Bronzes by Giacometti, whose doubt-infused work fascinated contemporary writers and artists ranging from Jean-Paul Sartre to Pablo Picasso, will be shown alongside the Borghese Gallery's permanent collection embracing Neoclassical sculptures like Antonio Canova's Paolina and Gian Lorenzo Bernini's Baroque Apollo and Daphne as well as ancient Roman-Greek and Egyptian statues.

"Giacometti: La scultura" was organized by the director of the Roman museum Anna Coliva, and by Christian Klemm, one of the leading experts on Giacometti and the author of a number of monographs on the artist, who selected the 40 works of art and studied their collocation beside the Villa's extraordinary collection.

Giacometti earned a reputation in the early 1930s in Paris through his erotic and ironic Surrealist figures.

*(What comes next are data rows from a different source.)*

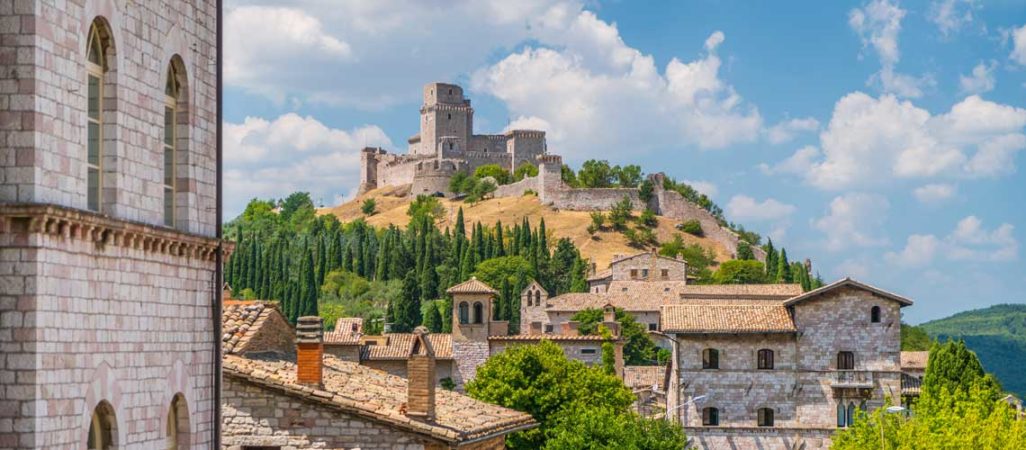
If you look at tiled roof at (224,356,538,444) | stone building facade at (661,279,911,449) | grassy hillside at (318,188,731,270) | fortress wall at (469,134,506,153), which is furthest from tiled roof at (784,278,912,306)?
fortress wall at (469,134,506,153)

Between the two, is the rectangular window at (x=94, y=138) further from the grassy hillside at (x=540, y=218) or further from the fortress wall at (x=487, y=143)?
the fortress wall at (x=487, y=143)

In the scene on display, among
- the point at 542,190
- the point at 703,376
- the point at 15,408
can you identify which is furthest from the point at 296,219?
Answer: the point at 15,408

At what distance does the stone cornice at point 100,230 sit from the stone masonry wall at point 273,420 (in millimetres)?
5857

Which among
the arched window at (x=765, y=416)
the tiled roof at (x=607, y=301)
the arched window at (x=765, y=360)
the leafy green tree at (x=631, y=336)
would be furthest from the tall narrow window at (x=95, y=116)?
the tiled roof at (x=607, y=301)

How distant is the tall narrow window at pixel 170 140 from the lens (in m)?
16.0

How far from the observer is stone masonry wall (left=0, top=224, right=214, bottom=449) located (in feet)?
39.5

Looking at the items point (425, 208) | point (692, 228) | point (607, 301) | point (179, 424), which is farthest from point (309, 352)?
point (425, 208)

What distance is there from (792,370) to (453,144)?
132 metres

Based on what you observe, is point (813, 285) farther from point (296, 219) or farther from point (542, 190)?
point (296, 219)

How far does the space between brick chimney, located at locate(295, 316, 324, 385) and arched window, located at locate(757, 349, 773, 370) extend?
37.7 meters

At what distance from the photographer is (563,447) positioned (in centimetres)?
4278

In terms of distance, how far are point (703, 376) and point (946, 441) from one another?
24.0 metres

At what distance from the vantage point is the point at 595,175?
170500 mm

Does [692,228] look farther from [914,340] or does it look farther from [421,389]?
[421,389]
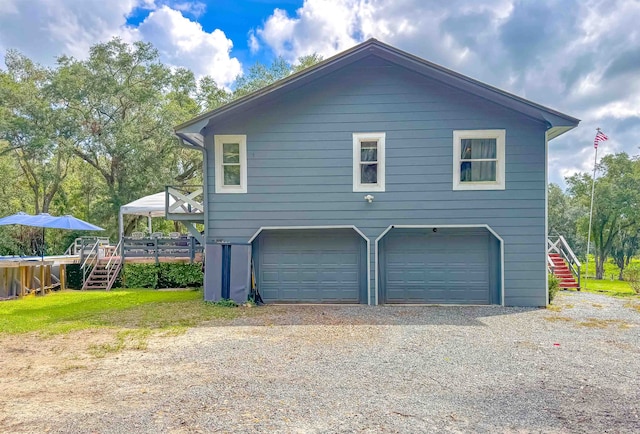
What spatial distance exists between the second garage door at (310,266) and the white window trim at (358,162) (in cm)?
122

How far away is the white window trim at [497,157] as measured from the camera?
9.69 metres

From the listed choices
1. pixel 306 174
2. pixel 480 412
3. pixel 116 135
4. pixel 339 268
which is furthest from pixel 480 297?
pixel 116 135

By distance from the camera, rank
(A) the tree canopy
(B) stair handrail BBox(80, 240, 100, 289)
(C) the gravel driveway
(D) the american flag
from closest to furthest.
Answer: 1. (C) the gravel driveway
2. (D) the american flag
3. (B) stair handrail BBox(80, 240, 100, 289)
4. (A) the tree canopy

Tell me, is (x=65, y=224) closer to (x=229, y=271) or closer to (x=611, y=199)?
(x=229, y=271)

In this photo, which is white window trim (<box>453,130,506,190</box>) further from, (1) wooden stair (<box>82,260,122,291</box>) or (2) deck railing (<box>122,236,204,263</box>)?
(1) wooden stair (<box>82,260,122,291</box>)

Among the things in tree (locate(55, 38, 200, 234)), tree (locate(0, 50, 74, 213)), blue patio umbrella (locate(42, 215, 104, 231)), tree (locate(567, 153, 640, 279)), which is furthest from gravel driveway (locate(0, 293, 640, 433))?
tree (locate(567, 153, 640, 279))

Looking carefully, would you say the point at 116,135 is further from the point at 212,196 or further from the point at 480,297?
the point at 480,297

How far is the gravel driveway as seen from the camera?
11.6 ft

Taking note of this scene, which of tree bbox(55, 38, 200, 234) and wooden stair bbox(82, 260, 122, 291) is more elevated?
tree bbox(55, 38, 200, 234)

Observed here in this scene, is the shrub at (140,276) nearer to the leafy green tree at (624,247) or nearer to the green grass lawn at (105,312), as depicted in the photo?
the green grass lawn at (105,312)

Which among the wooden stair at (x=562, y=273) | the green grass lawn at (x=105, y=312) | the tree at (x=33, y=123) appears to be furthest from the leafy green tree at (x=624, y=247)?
the tree at (x=33, y=123)

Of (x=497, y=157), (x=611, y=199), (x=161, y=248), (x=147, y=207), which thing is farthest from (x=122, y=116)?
(x=611, y=199)

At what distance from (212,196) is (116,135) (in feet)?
42.7

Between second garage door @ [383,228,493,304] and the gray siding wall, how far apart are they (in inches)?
17.9
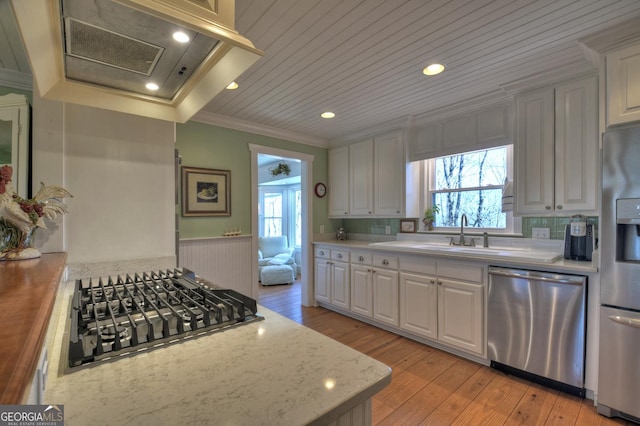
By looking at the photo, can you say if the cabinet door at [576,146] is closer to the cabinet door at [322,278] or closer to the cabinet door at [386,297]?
the cabinet door at [386,297]

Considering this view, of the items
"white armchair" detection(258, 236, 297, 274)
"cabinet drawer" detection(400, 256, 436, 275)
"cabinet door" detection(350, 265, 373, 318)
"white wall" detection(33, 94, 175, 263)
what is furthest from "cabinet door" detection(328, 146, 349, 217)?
"white wall" detection(33, 94, 175, 263)

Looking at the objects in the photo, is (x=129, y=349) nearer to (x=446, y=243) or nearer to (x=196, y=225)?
(x=196, y=225)

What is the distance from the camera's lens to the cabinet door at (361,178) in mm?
3664

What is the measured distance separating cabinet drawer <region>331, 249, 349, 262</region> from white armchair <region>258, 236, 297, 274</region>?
2.17m

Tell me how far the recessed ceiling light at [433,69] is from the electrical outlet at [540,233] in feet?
5.40

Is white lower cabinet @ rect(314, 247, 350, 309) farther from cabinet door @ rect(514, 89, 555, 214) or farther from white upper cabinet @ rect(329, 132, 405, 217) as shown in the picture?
cabinet door @ rect(514, 89, 555, 214)

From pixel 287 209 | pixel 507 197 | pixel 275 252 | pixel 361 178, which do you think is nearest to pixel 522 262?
pixel 507 197

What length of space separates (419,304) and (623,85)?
2.12m

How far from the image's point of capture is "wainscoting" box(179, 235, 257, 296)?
3.00 metres

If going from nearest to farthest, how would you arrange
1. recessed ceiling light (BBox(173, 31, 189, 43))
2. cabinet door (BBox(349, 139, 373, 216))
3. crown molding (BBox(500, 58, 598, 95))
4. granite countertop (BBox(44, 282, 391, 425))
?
granite countertop (BBox(44, 282, 391, 425)), recessed ceiling light (BBox(173, 31, 189, 43)), crown molding (BBox(500, 58, 598, 95)), cabinet door (BBox(349, 139, 373, 216))

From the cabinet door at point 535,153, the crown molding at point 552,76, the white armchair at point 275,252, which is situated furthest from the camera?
the white armchair at point 275,252

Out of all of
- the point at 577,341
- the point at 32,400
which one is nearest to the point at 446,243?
the point at 577,341

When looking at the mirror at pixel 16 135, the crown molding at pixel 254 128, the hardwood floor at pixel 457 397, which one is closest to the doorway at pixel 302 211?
the crown molding at pixel 254 128

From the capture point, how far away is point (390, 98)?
2.68 metres
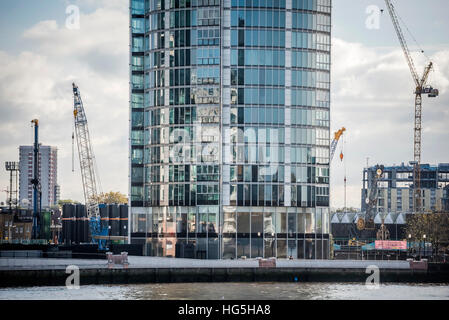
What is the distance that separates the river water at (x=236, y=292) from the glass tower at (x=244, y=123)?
3599 centimetres

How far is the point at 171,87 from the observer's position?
151 meters

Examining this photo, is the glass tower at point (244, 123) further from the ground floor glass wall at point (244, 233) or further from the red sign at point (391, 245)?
the red sign at point (391, 245)

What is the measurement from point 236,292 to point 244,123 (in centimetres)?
4997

After rejecting Surrealism, during and after the Second World War, he started creating his stunning pole-like human bodies widely perceived as metaphors for post-war trauma and doubt.

The elusive charisma of Giacometti's work has influenced a range of contemporary sculptors from David Smith to Mark di Suvero, embodying a century of great political, historic and cultural turmoil.

The tragic emphasis and poetry of his art is enhanced in the exhibit by its juxtaposition with the permanent Borghese collection, ranging from ancient Roman to Baroque sculptures, including Bernini's powerful David.

The sensual shape of Giacometti's Femme couchée qui reve (1929) can be admired alongside Canova's Paolina, whose gaze stares towards the Tete qui regarde (1929), another early work by Giacometti.

Visitors can imagine the heavy steps of Giacometti's Homme qui marche (1947) and of Bernini's Aeneas as he makes arduous progress while carrying Anchises.

The unstable balance of Homme qui chavire (1950) can be compared to David's, also by Bernini, while the mysterious, dark Femme qui marche (1932-1936) is on display in the equally breath-taking Egyptian room.

Indeed, the artist's flattened heads and stark profiles are often reminiscent of ancient Egyptian figures.

The 40 Giacometti works of art on display are a voyage through his art's burning energy as he investigates the vital depth of men and women by reducing the human body to its essence.

Born in the Bergell Valley in Italian-speaking Switzerland in 1901, Giacometti moved to Paris in 1922, when the art scene was vibrant and wide open. Paris was his home until his death in 1966, aged 64.

His Surrealist works in the 1930s are at once elegant and perverse. Sculptures like the Disagreable Objects are at once aggressive and innocent, a reflection of the Surrealist preoccupation with sexuality.

Giacometti's women are objects of desire yet dangerous while the artist is also attracted to androgyny for its duality - a metaphor for the totality of life.

In the exhibit, the tragic awareness of the potential failures and frailty of mankind portrayed by Giacometti emerges in stark contrast to the human greatness glorified by the Borghese permanent collection.

The exhibit starts with the artist's late works including Grand Femme Debout I (1960) and Homme qui marche I (1960) and continues with the artist's 1920s works in the Canova room, including Femme couchée qui reve (1929), Femme chouchée (1929) and Homme (Apollon) (1929).

The Hermaphrodite Room hosts, among others, Femme Egorgée (1932) while Portrait de Madina Visconti (1932) and Tete d'Annette (1959) can be admired in the Vestibule.

The show ends in the Lanfranco Room with Giacometti's most celebrated busts including his wife's Annette as, by the mid-1950s, the artist increasingly focused on portraiture, sculpting his family and immediate circle of friends, to masterfully convey the psychological intensity of the human face.